[Records for processing]:
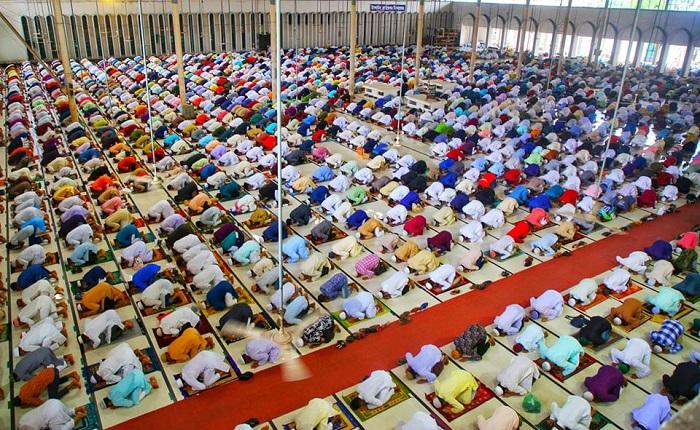Main Eid jamaat held at Baitul Mukarram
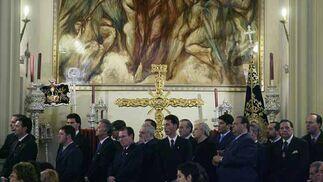 Asistentes a la misa preparatoria del Vía Crucis.  Foto: Antonio Pizarro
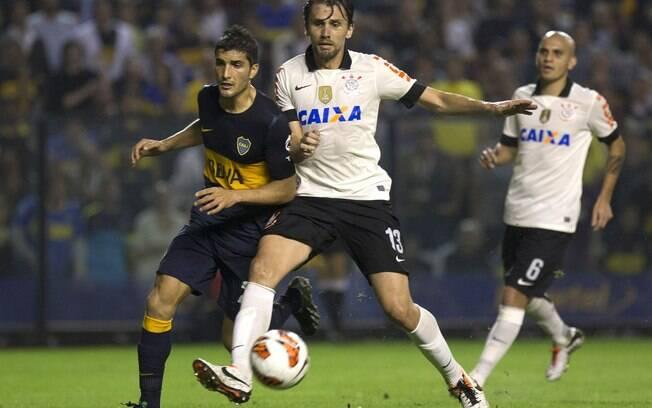 Paulo André, do Corinthians disputa lance com  Blandi, do Boca Juniors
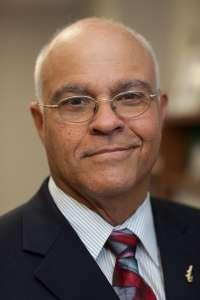 Dr. Carlos Risco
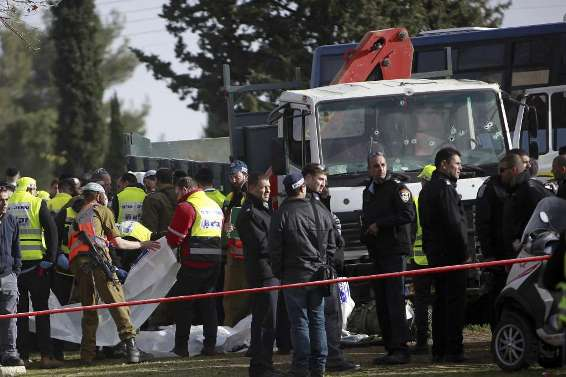 Four people dead and 13 wounded in an attack against Israeli soldiers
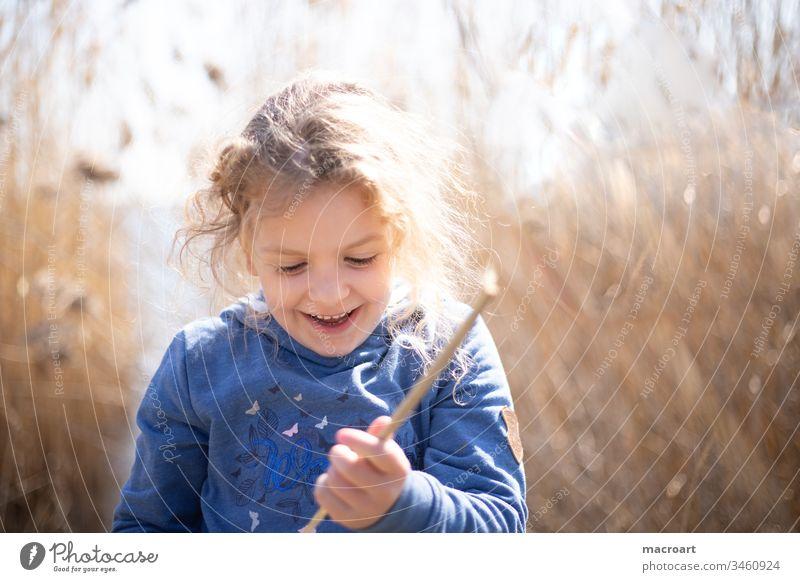 Kind spielt am See im Schilf schilf see Außenaufnahme Natur Farbfoto Landschaft Wasser frühling Seeufer Menschenleer covid19 schlulschließungen frei entdecken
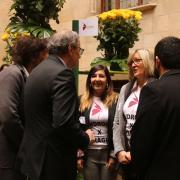El president Torra saluda a paradistes de les entitats d'iniciativa social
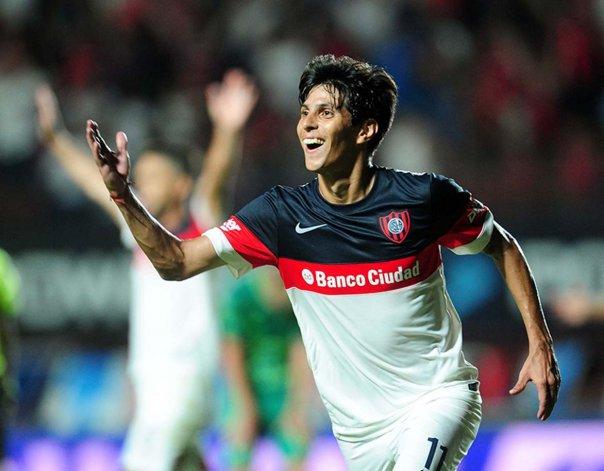 El comodorense Pablo Barrientos festeja el segundo gol de San Lorenzo ayer en el Nuevo Gasómetro.
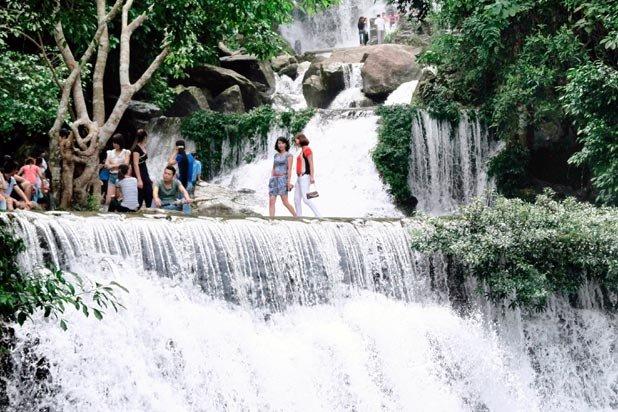 Ha Noi- Khoang Xanh - Suối -Tiên
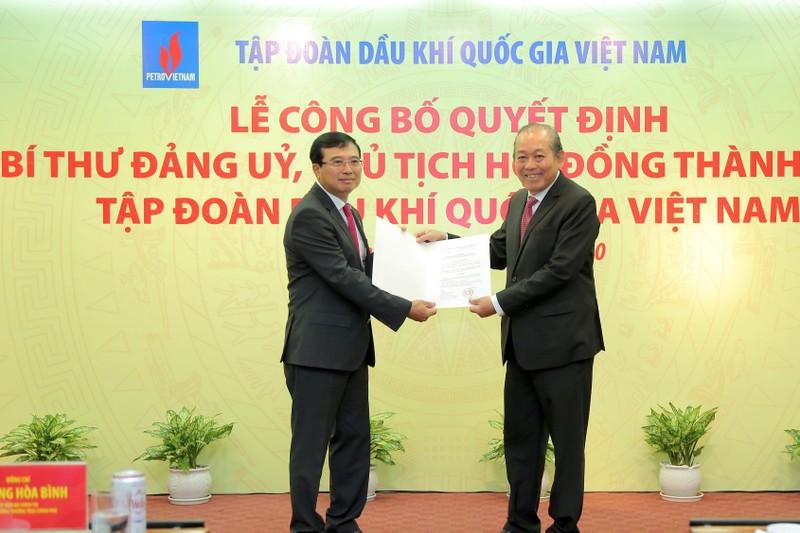 Phó Thủ tướng Thường trực Trương Hòa Bình trao Quyết định bổ nhiệm cho ông Hoàng Quốc Vượng.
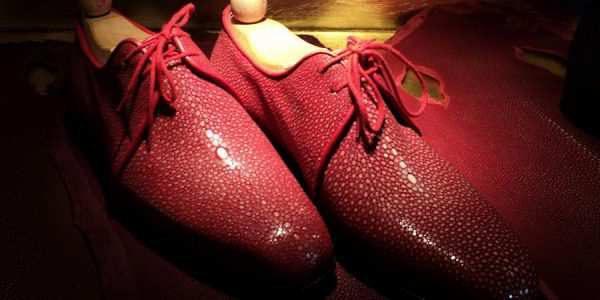 红色珍珠鱼皮皮鞋特写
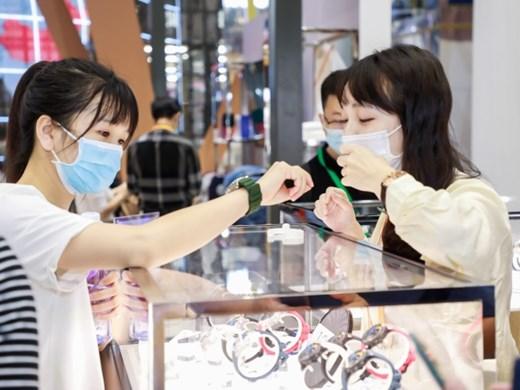 Китайските марки часовници отново привличат интереса на младите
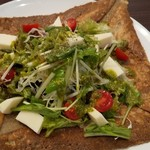 カフェダイニング クリストファーロビン - モッツァレラチーズとトマトのジェノベーゼソースガレット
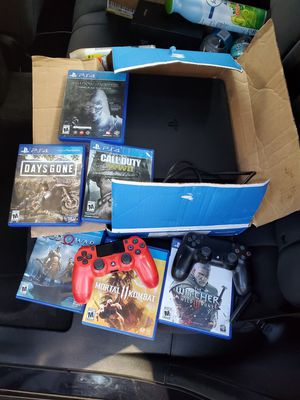 Playstation 4 with 2 remotes and a few games 1Tb memory for Sale in Miramar, FL
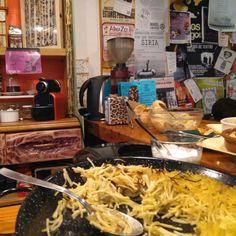 BarrioSurZaragoza (calle San Jorge 29) nos propone una variada carta de raciones caseras y típicas de la gastronomía vegetariana elaboradas en el acto.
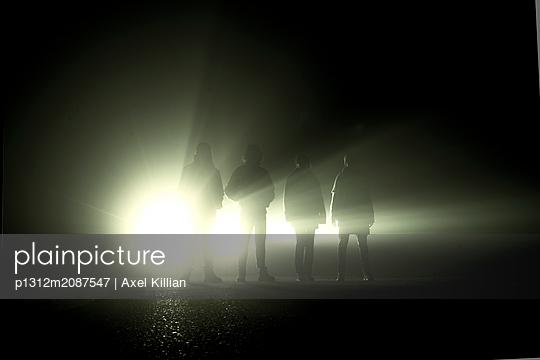 p1312m2087547 by Axel Killian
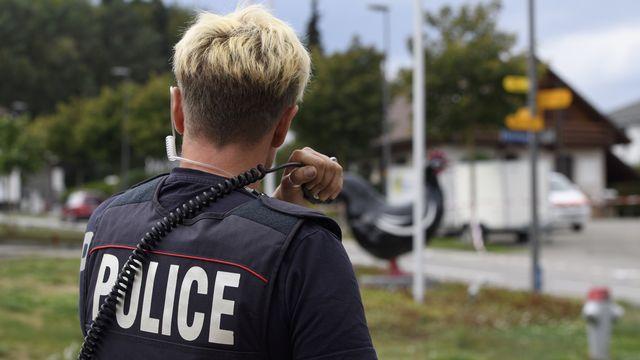 Les partisans et opposants à la future loi contre le terrorisme, sur laquelle le peuple suisse devra se prononcer le 13 juin prochain, avancent leurs arguments. [Anthony Anex - Keystone]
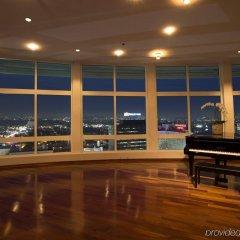 Loews Hollywood Hotel бассейн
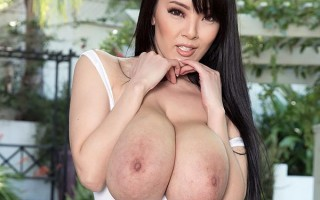 Hitomi Tanaka naked in the country
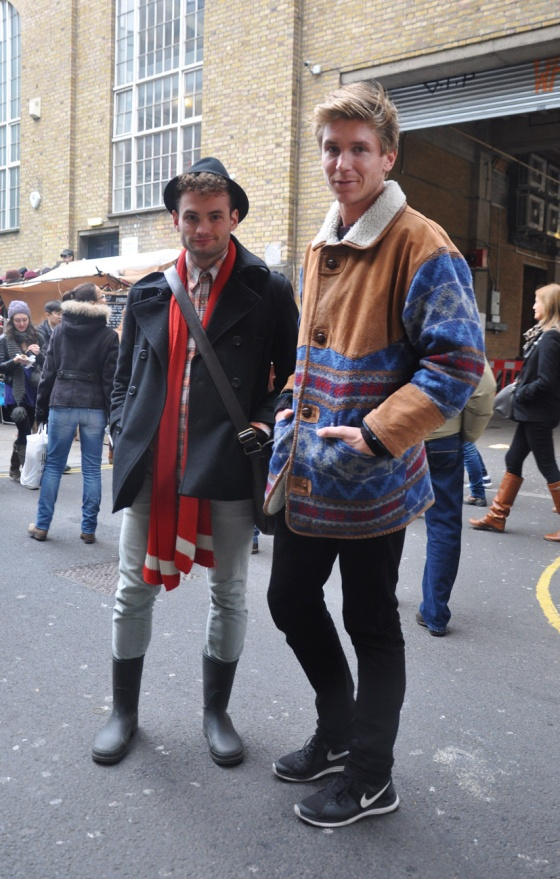 Made in London, Street style, Comfortable style, couple, Aztec pattern, hat, sneakers, gumboots, jacket, Brick Lane, Sipatlfield market, trends, winter, fashion blogger, UK, PimPamMate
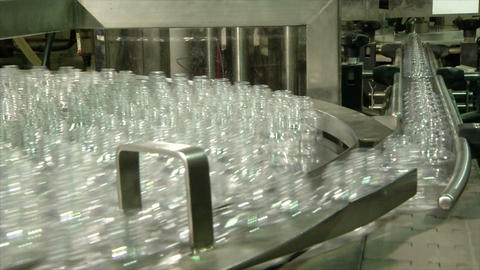 Conveyor with glass jars Live Action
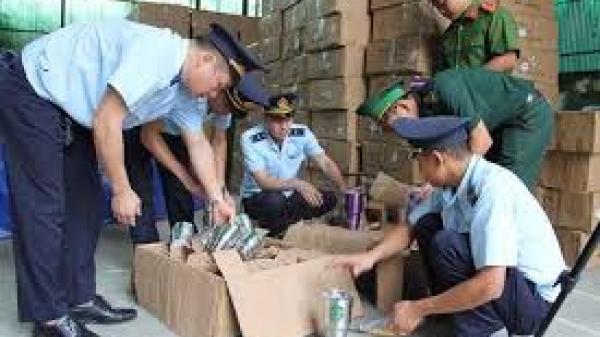 Lạng Sơn: Đột kích bắt kho bình nước in hàng loạt các nhãn hiệu nổi tiếng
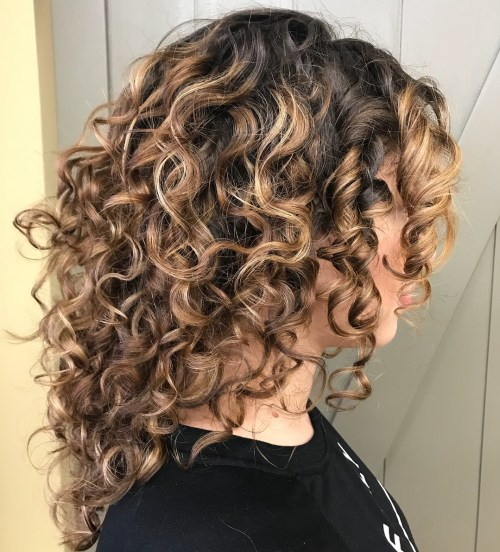 Medium Curly Hairstyle With Highlights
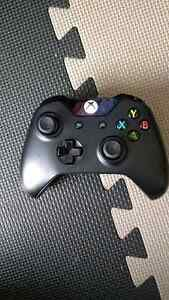Mint condition Xbox one controller for 40 $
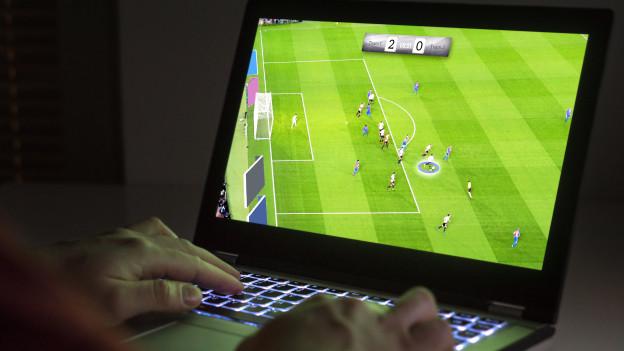 Ein Computerbildschirm zeigt die Szene eines virtuellen Fussballspiels.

[Problem statement]:
Only lines belong in the copy: transcribe those from the start of the data through the line that contains "Китайските марки часовници", and skip the pictures.

[Worked solution]:
Main Eid jamaat held at Baitul Mukarram
 Asistentes a la misa preparatoria del Vía Crucis.  Foto: Antonio Pizarro
 Paulo André, do Corinthians disputa lance com  Blandi, do Boca Juniors
 Dr. Carlos Risco
 Four people dead and 13 wounded in an attack against Israeli soldiers
 Kind spielt am See im Schilf schilf see Außenaufnahme Natur Farbfoto Landschaft Wasser frühling Seeufer Menschenleer covid19 schlulschließungen frei entdecken
El president Torra saluda a paradistes de les entitats d'iniciativa social
 El comodorense Pablo Barrientos festeja el segundo gol de San Lorenzo ayer en el Nuevo Gasómetro.
 Ha Noi- Khoang Xanh - Suối -Tiên
 Phó Thủ tướng Thường trực Trương Hòa Bình trao Quyết định bổ nhiệm cho ông Hoàng Quốc Vượng.
 红色珍珠鱼皮皮鞋特写
 Китайските марки часовници отново привличат интереса на младите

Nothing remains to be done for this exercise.